:: Page extract ::
——
You can still do most if not all of that stuff. Just aim for the face and not the neck. Also, keep in mind that 'exchanges' are more like prolonged setups. Both people have a gameplan theyre trying to apply. Exchanges are just delays. If youre using kickboxing specifically, youve probably stopped 'working to the goal' and started... exchanging.

You can adapt your stuff. Just be picky about what you adapt and what its for. Lemme give you an example.
In wrestling, you shoot for a double leg takedown (mostly/technically) by planting a knee on the ground for added leverage. Im pretty sure the BJJ version is the same.
Now go watch some double leg takedowns, and notice how radically different everyones double leg is, and how the circumstances its being used in change it.
In application, if you have a technique thats inflexible, dont waste your time. If you have one that can be altered situationally, let alone after you 'adjust it for MMA' or whatever, i cant see how thatd hurt.

Muay Thai might help you more than the rest, just to get you used to trying to hit people who dont mind ignoring your strikes so that they can do their own thing (last i checked, clinching people often involves getting hit in the arms and such on your way in. tis what i mean).

Anything else bud?


----------



## Saie (Jun 24, 2013)

Thanks a lot! I just have one more question, it's pretty much the last thing I have left to ponder as I transfer from 10+ years of traditional martial arts into MMA (only been training MMA for about two years)

Is there anything actually useful that I can bring in from my foundation in Chinese Kenpo? Assuming you know a bit about that particular style (or similar styles) :ultracool


----------



## WcForMe (Jun 24, 2013)

This is one interesting thread many thanks to all!

I have just started training in mma and i mean just, like 3 two hour sessions. My background is just over a year in wing chun so thats TMA and a month and a half in judo. I went to have a quick go with what i had learned as a pressure test exercise and just keep going now. This whole thread is so valid to me great lil find.
——
:: Required tasks ::
A) In the forum thread on martial arts and MMA, what does a wrestler plant on the ground when shooting for a double leg takedown?
B) Carry on the forum thread about adapting martial arts experience to MMA, starting immediately after its final post.
The rows are separate material and have no connection to the forum thread on martial arts and MMA.

:: Data provided ::
——
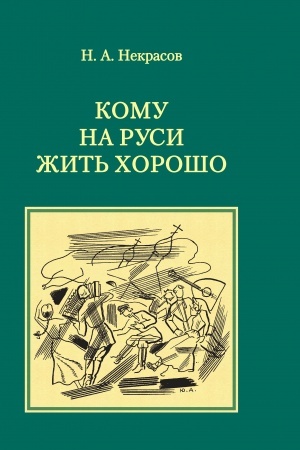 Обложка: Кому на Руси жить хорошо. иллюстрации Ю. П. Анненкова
——
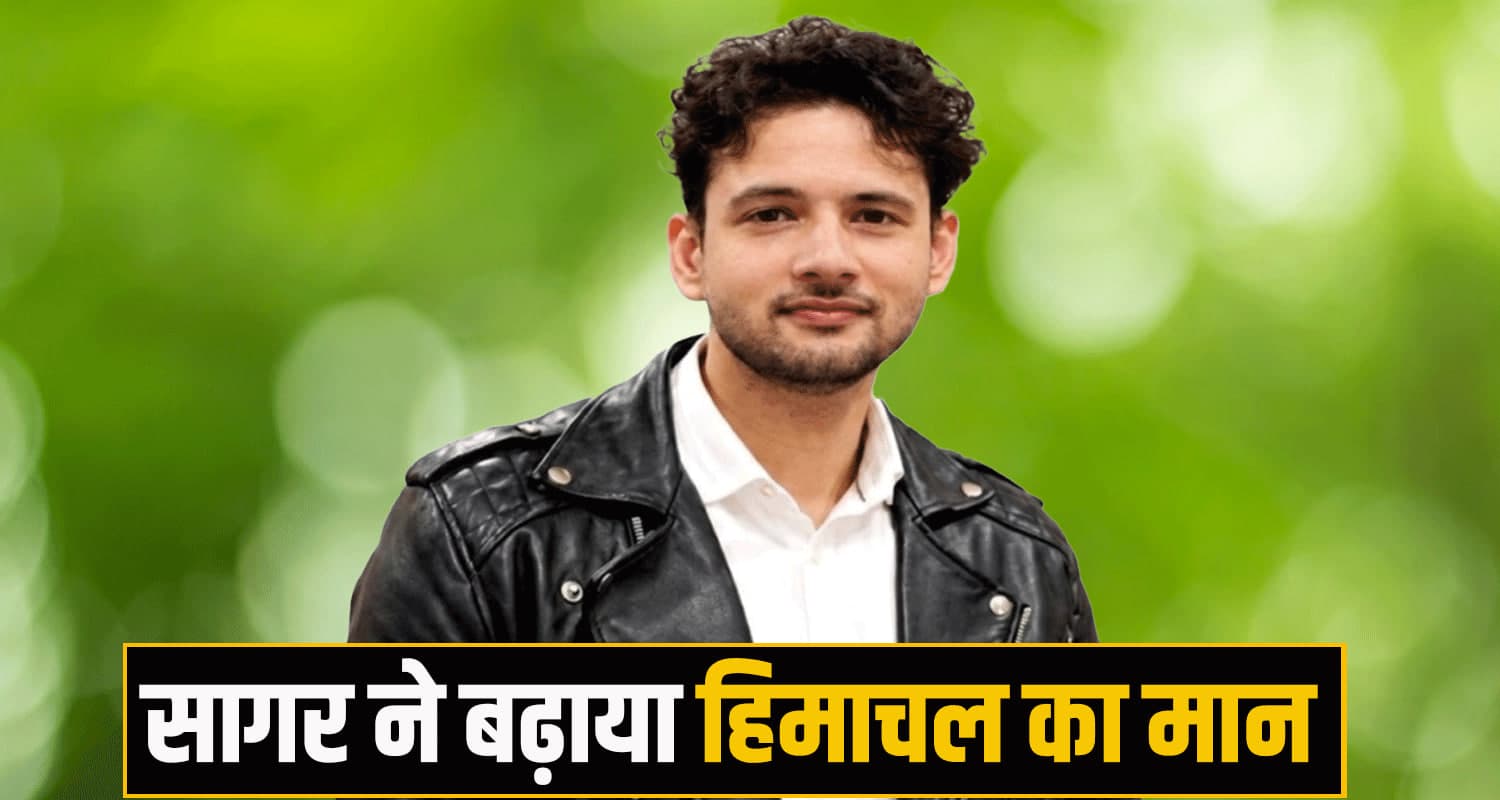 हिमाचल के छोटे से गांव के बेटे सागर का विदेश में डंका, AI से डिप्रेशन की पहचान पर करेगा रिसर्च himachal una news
——
:: Answers for each item ::
A) A knee, for added leverage.

B)
So im a complete novice all round really compared to you guys. I found wing chun to be very affective agaist the opponents i have been given albiet these are guys just like me do it for fun or fitness, there are a couple of guys that come that do competition here in the uk but amateur small time i presume. The reason i think it works so well is that its a completely different style then most of the guys are used to. As stated the fighters play a different game for points working attacks out etc. Its totally different to what i do and they do. I love the rush in and stay in not going back way. Thats clearly not what mma is about but it worked for me so far.

But i did find out you wanna be good in mma its all about the ground work! Just surviving is clearly not good enough. I love to see to guys striking but now i can appreciate the ground work a lot more than actually just watching it. way harder than what it looks like. 

Im not saying all my wing chun worked i got banged up a good few times but i did manage to tap some guys out. But equally got tapped out way more times than i like to rememeber. If your interested i wrote a lil post here:- 

http://www.martialtalk.com/forum/showthread.php/110159-My-wing-chun-experience-so-far-and-MMA

If your an mma head or a veteran i very much doubt your interested but if you are there you go.


----------



## Cyriacus (Jun 24, 2013)

Saie said:


> Thanks a lot! I just have one more question, it's pretty much the last thing I have left to ponder as I transfer from 10+ years of traditional martial arts into MMA (only been training MMA for about two years)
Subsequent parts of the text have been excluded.